At least, I think that’s what he said. But I don’t remember exactly, and I couldn’t write it down. So let’s just assume he said a much funnier version of that. I obliged the Parks and Recreation actor/stand-up comic on the phone restriction, so when I tell you that he was hilarious, you’ll have to just take my word for it. I can’t offer you many specific jokes to back it up, but I remember laughing harder than I’ve ever laughed in a Las Vegas showroom.
The one direct quote I can give you is this: “Thanks for making me take golf, Mom. It got me a c*ck in my face.” I felt permitted to whip my phone out and jot that line down because it was followed by, “If there’s anybody here from the paper, feel free to quote that.” Check.
I don’t remember the exact context—which, I think, is how Ansari prefers that quote to be read, free of context—but I do remember him bragging about what a cute kid he was and how he was shocked that he never got molested. He theorized that he must have intimidated the child molesters, the way the high school hottie intimidates the geeks. He imagined molesters, dejected, kicking the ground, saying, “That’s Aziz, man, he can f*ck any child molester he wants.”

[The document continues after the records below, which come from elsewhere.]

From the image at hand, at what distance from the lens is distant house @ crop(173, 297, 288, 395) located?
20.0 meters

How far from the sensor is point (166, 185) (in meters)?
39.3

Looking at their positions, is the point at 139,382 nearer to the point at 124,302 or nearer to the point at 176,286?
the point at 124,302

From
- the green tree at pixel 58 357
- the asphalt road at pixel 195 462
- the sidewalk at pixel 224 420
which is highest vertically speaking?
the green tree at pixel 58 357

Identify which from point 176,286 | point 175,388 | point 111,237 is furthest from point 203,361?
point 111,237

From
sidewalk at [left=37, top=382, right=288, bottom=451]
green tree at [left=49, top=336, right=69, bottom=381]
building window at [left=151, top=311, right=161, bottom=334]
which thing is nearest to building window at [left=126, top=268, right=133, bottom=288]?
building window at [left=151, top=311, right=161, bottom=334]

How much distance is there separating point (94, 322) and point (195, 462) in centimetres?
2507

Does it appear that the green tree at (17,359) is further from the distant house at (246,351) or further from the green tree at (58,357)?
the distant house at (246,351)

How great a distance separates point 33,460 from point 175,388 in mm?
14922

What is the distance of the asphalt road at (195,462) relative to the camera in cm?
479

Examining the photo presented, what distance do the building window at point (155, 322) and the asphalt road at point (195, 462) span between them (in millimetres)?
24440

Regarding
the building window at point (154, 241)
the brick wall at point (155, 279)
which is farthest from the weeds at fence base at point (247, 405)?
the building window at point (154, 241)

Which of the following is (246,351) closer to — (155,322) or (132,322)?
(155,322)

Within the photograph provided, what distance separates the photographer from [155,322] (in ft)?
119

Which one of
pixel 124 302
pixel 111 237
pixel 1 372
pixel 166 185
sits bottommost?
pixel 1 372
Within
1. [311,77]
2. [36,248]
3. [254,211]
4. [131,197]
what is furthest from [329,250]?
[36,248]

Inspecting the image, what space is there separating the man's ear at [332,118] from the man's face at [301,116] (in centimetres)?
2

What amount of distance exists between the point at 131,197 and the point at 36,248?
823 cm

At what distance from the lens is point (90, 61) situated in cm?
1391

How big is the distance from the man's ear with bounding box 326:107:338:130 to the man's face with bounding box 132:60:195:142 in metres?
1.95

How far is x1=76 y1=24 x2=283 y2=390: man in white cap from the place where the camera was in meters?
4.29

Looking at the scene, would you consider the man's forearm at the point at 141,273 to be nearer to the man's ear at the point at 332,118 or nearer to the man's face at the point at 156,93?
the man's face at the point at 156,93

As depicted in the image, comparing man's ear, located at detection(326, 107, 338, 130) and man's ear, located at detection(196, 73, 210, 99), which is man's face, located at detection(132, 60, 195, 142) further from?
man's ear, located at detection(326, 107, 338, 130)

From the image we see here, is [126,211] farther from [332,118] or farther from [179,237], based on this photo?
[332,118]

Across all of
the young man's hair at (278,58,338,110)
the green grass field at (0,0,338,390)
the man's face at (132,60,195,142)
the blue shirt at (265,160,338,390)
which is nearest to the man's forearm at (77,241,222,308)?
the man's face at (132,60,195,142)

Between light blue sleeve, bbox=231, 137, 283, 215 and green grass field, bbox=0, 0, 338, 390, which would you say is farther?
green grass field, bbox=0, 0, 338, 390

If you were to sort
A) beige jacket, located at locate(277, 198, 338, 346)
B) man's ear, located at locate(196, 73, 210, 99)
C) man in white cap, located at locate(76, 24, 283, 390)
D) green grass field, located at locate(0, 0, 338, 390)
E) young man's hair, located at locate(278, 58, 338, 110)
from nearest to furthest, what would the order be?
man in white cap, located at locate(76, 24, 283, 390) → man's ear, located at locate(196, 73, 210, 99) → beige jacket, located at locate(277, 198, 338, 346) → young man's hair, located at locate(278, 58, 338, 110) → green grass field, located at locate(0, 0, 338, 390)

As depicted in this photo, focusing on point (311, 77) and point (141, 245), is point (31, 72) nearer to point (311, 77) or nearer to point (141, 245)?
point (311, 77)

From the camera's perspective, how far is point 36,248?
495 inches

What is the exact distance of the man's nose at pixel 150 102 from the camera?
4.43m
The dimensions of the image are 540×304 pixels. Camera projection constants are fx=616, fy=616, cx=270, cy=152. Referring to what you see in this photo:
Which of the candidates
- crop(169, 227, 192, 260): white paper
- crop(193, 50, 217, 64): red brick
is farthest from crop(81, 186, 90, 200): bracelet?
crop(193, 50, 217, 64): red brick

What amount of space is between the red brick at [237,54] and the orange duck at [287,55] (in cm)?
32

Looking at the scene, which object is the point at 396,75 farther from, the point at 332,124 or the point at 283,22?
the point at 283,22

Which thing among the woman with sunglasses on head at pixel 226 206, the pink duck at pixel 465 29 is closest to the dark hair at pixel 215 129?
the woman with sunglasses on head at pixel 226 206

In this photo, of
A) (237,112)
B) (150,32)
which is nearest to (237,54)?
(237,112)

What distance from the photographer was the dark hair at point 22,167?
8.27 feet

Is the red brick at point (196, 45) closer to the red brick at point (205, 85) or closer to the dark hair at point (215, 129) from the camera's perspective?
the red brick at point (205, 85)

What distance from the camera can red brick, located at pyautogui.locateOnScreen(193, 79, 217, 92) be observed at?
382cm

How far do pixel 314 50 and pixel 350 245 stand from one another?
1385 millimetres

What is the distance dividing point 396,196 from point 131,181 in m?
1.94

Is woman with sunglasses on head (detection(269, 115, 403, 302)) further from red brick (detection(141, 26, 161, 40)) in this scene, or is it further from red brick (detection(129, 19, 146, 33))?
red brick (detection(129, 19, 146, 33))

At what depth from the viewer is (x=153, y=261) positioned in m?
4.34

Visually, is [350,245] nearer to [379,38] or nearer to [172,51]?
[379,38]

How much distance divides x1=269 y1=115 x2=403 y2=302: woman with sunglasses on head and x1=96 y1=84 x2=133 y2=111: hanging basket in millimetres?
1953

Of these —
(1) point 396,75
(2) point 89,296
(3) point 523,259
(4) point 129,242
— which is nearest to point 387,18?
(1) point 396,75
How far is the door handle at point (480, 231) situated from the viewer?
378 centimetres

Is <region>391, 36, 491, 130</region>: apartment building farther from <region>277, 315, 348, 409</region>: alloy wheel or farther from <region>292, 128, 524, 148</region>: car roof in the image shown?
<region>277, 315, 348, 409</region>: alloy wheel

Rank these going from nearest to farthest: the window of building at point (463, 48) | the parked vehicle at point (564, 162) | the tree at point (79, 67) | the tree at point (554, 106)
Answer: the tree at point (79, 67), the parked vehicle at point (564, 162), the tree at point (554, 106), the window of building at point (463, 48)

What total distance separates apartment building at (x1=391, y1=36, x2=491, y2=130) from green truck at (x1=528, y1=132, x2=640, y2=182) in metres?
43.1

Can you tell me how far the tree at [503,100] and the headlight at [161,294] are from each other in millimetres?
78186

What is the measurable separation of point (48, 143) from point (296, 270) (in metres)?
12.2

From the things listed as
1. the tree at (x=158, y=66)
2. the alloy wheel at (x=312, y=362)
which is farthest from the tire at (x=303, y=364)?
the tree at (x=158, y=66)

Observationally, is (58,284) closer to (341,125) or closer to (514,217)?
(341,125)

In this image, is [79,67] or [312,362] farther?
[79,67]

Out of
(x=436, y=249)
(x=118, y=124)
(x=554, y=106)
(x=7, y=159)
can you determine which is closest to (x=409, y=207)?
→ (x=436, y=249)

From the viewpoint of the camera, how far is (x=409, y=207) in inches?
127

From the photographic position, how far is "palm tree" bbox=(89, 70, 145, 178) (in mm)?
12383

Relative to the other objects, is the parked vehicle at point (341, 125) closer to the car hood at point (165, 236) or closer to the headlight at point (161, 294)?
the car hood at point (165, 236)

I also remember a five-minute rant on how much black people love magic tricks. This is something we in the magic community discuss all the time, but I’ve never heard an outsider say it, let alone do five minutes on it. “When a black dude sees a magic trick, he thinks there are wizards on earth. … If anybody has a video of a black person not freaking out at a magic trick, I want to see it. … The world would be a better place if everybody treated each other the way black people treated magicians.”
Maybe Ansari catered the whole set to me (jokes about magicians, about being 30, about going to Vegas clubs), or maybe everybody connected with him equally. Either way, I now consider Aziz Ansari the Ben Folds of comedy: He’s the one who speaks for me.